#### BRIEF A:
Answer these questions using the news release on weekday sleep changes and health.
(i) In which journal was the new study published?
(ii) How many Americans have diabetes, according to the Endocrine Facts and Figures report?
(iii) Which university is Patricia M. Wong from?
#### BRIEF B:
Write the next part of the news release on weekday sleep changes and health, picking up right after its last sentence.
[DOCUMENT EXCERPT Boundary: Start]
Wednesday, November 25, 2015

Weekday sleep changes may raise risk of diabetes, heart disease

Public Release: 18-Nov-2015
Weekday sleep changes may raise risk of diabetes, heart disease
Study first to find link between social jet lag, metabolism
The Endocrine Society

Monday mornings could be harmful to your health. Even routine sleep changes such as waking up early for work during the week may raise the risk of developing metabolic problems such as diabetes and heart disease, according to a new study published in the Endocrine Society's Journal of Clinical Endocrinology & Metabolism.

Researchers have long recognized that shift work can contribute to metabolic risk because of the continual disruption to the circadian system. Shift workers are more likely to develop metabolic syndrome, coronary heart disease and Type 2 diabetes than employees with regular daytime shifts.

Sleep disruption is among the factors that have contributed to rising rates of diabetes and obesity. More than 29 million Americans have diabetes, and 35.1 percent of American adults are obese, according to the Endocrine Society's Endocrine Facts and Figures report.

"Social jetlag refers to the mismatch between an individual's biological circadian rhythm and their socially imposed sleep schedules. Other researchers have found that social jetlag relates to obesity and some indicators of cardiovascular function," said Patricia M. Wong, MS, of the University of Pittsburgh in Pittsburgh, PA. "However, this is the first study to extend upon that work and show that even among healthy, working adults who experience a less extreme range of mismatches in their sleep schedule, social jetlag can contribute to metabolic problems. These metabolic changes can contribute to the development of obesity, diabetes and cardiovascular disease."
[DOCUMENT EXCERPT Boundary: End]
[MATERIAL PROVIDED Boundary: Start]
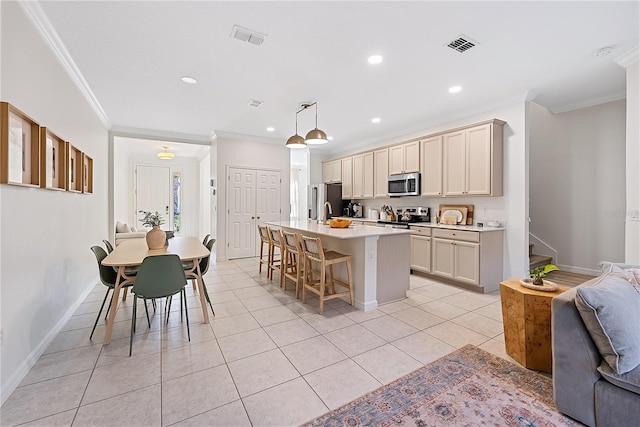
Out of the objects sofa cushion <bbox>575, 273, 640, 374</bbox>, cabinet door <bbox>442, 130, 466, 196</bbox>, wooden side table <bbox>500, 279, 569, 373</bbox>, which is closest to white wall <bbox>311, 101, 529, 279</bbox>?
cabinet door <bbox>442, 130, 466, 196</bbox>

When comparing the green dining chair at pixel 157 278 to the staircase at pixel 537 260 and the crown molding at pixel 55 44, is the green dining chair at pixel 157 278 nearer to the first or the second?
the crown molding at pixel 55 44

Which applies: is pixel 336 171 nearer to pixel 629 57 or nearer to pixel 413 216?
pixel 413 216

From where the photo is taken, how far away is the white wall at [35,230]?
1.85 metres

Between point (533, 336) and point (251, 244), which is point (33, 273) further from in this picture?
point (251, 244)

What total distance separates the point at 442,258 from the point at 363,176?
8.92 feet

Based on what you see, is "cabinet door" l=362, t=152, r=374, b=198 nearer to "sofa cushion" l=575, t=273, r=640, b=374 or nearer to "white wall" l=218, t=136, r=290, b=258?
"white wall" l=218, t=136, r=290, b=258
[MATERIAL PROVIDED Boundary: End]
#### RESPONSE AREA A:
(i) The Endocrine Society's Journal of Clinical Endocrinology & Metabolism.
(ii) More than 29 million.
(iii) The University of Pittsburgh, in Pittsburgh, PA.

#### RESPONSE AREA B:
Participants who had a greater misalignment between their sleep schedules on free and work days tended to have poorer cholesterol profiles, higher fasting insulin levels, larger waist circumference, higher body-mass index and were more resistant to insulin than those who had less social jetlag. The association persisted even when the researchers adjusted the measurements to account for variation in other sleep measures and health behaviors such as physical activity and calorie intake.

"If future studies replicate what we found here, then we may need to consider as a society how modern work and social obligations are affecting our sleep and health," Wong said. "There could be benefits to clinical interventions focused on circadian disturbances, workplace education to help employees and their families make informed decisions about structuring their schedules, and policies to encourage employers to consider these issues."